--- START OF DATA SHOWN ---

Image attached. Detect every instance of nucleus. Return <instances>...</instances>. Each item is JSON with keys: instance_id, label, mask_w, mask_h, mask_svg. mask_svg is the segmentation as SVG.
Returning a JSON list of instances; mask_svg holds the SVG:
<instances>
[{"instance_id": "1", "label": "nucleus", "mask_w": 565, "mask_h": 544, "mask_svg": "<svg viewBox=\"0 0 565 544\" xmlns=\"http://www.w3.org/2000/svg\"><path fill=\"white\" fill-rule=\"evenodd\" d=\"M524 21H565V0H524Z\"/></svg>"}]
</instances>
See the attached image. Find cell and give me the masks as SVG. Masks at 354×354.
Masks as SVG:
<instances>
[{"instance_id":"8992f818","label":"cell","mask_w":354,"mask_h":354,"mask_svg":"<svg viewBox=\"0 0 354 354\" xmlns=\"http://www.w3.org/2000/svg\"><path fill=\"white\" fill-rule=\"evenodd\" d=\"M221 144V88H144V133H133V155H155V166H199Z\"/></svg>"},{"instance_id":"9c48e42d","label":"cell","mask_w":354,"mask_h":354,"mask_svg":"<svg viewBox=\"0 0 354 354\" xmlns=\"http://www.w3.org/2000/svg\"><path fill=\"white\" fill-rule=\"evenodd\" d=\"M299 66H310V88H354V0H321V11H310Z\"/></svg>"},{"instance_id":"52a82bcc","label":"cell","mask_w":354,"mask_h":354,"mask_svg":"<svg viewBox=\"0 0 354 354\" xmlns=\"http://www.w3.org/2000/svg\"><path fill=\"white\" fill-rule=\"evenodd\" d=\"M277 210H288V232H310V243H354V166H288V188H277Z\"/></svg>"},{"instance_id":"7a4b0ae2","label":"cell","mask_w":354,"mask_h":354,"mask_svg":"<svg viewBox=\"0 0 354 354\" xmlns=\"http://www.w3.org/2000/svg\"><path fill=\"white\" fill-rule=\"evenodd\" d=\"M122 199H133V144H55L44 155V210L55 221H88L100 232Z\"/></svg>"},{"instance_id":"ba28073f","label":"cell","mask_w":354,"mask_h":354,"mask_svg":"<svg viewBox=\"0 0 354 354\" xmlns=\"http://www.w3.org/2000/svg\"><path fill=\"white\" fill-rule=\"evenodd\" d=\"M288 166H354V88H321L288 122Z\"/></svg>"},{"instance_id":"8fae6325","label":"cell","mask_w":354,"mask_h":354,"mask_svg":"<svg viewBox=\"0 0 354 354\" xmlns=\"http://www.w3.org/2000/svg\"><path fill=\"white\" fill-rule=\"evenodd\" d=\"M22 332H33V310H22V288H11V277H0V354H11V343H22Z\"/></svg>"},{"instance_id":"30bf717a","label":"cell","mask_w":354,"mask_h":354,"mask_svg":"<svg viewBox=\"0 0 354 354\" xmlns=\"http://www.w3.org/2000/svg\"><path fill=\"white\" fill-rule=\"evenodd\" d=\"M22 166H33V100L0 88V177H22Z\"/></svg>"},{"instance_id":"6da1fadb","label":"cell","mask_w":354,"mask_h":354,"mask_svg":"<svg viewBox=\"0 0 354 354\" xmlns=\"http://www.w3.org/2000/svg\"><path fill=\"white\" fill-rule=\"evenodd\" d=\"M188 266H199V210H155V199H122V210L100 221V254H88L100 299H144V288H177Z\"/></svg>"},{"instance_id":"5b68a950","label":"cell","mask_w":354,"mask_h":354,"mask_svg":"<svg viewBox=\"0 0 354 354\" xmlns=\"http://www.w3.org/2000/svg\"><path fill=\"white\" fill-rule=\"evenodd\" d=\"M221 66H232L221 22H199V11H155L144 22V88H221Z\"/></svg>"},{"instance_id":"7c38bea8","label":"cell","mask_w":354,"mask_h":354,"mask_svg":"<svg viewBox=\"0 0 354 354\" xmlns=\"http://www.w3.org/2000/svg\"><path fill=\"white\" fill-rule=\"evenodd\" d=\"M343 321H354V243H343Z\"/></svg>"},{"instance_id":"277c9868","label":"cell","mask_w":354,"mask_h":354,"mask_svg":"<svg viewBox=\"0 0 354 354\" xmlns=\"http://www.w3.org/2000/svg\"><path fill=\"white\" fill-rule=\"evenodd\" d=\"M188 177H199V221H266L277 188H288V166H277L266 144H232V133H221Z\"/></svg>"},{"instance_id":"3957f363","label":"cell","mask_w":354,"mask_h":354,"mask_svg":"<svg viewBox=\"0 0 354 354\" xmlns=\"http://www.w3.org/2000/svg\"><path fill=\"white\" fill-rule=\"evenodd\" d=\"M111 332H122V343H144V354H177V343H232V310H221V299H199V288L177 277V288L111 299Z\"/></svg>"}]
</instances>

--- END OF DATA SHOWN ---

● WORK TO DO: Reproduce all of the data above, substituting "object_id" for every occurrence of "instance_id" and changing nothing else.

● RESPONSE TO THIS TASK:
Image attached. Detect every instance of nucleus. Return <instances>...</instances>. Each item is JSON with keys: object_id, label, mask_w, mask_h, mask_svg. mask_svg is the segmentation as SVG.
Returning a JSON list of instances; mask_svg holds the SVG:
<instances>
[{"object_id": "1", "label": "nucleus", "mask_w": 565, "mask_h": 544, "mask_svg": "<svg viewBox=\"0 0 565 544\" xmlns=\"http://www.w3.org/2000/svg\"><path fill=\"white\" fill-rule=\"evenodd\" d=\"M524 21H565V0H524Z\"/></svg>"}]
</instances>
See the attached image. Find cell and give me the masks as SVG. Masks at 354×354.
Masks as SVG:
<instances>
[{"object_id":"8992f818","label":"cell","mask_w":354,"mask_h":354,"mask_svg":"<svg viewBox=\"0 0 354 354\" xmlns=\"http://www.w3.org/2000/svg\"><path fill=\"white\" fill-rule=\"evenodd\" d=\"M221 144V88H144V133H133V155H155V166H199Z\"/></svg>"},{"object_id":"9c48e42d","label":"cell","mask_w":354,"mask_h":354,"mask_svg":"<svg viewBox=\"0 0 354 354\" xmlns=\"http://www.w3.org/2000/svg\"><path fill=\"white\" fill-rule=\"evenodd\" d=\"M299 66H310V88H354V0H321V11H310Z\"/></svg>"},{"object_id":"52a82bcc","label":"cell","mask_w":354,"mask_h":354,"mask_svg":"<svg viewBox=\"0 0 354 354\" xmlns=\"http://www.w3.org/2000/svg\"><path fill=\"white\" fill-rule=\"evenodd\" d=\"M277 210H288V232H310V243H354V166H288V188H277Z\"/></svg>"},{"object_id":"7a4b0ae2","label":"cell","mask_w":354,"mask_h":354,"mask_svg":"<svg viewBox=\"0 0 354 354\" xmlns=\"http://www.w3.org/2000/svg\"><path fill=\"white\" fill-rule=\"evenodd\" d=\"M122 199H133V144H55L44 155V210L55 221H88L100 232Z\"/></svg>"},{"object_id":"ba28073f","label":"cell","mask_w":354,"mask_h":354,"mask_svg":"<svg viewBox=\"0 0 354 354\" xmlns=\"http://www.w3.org/2000/svg\"><path fill=\"white\" fill-rule=\"evenodd\" d=\"M288 166H354V88H321L288 122Z\"/></svg>"},{"object_id":"8fae6325","label":"cell","mask_w":354,"mask_h":354,"mask_svg":"<svg viewBox=\"0 0 354 354\" xmlns=\"http://www.w3.org/2000/svg\"><path fill=\"white\" fill-rule=\"evenodd\" d=\"M22 332H33V310H22V288H11V277H0V354H11V343H22Z\"/></svg>"},{"object_id":"30bf717a","label":"cell","mask_w":354,"mask_h":354,"mask_svg":"<svg viewBox=\"0 0 354 354\" xmlns=\"http://www.w3.org/2000/svg\"><path fill=\"white\" fill-rule=\"evenodd\" d=\"M22 166H33V100L0 88V177H22Z\"/></svg>"},{"object_id":"6da1fadb","label":"cell","mask_w":354,"mask_h":354,"mask_svg":"<svg viewBox=\"0 0 354 354\" xmlns=\"http://www.w3.org/2000/svg\"><path fill=\"white\" fill-rule=\"evenodd\" d=\"M188 266H199V210H155V199H122V210L100 221V254H88L100 299H144V288H177Z\"/></svg>"},{"object_id":"5b68a950","label":"cell","mask_w":354,"mask_h":354,"mask_svg":"<svg viewBox=\"0 0 354 354\" xmlns=\"http://www.w3.org/2000/svg\"><path fill=\"white\" fill-rule=\"evenodd\" d=\"M221 66H232L221 22H199V11H155L144 22V88H221Z\"/></svg>"},{"object_id":"7c38bea8","label":"cell","mask_w":354,"mask_h":354,"mask_svg":"<svg viewBox=\"0 0 354 354\" xmlns=\"http://www.w3.org/2000/svg\"><path fill=\"white\" fill-rule=\"evenodd\" d=\"M343 321H354V243H343Z\"/></svg>"},{"object_id":"277c9868","label":"cell","mask_w":354,"mask_h":354,"mask_svg":"<svg viewBox=\"0 0 354 354\" xmlns=\"http://www.w3.org/2000/svg\"><path fill=\"white\" fill-rule=\"evenodd\" d=\"M188 177H199V221H266L277 188H288V166H277L266 144H232V133H221Z\"/></svg>"},{"object_id":"3957f363","label":"cell","mask_w":354,"mask_h":354,"mask_svg":"<svg viewBox=\"0 0 354 354\" xmlns=\"http://www.w3.org/2000/svg\"><path fill=\"white\" fill-rule=\"evenodd\" d=\"M111 332H122V343H144V354H177V343H232V310H221V299H199V288L177 277V288L111 299Z\"/></svg>"}]
</instances>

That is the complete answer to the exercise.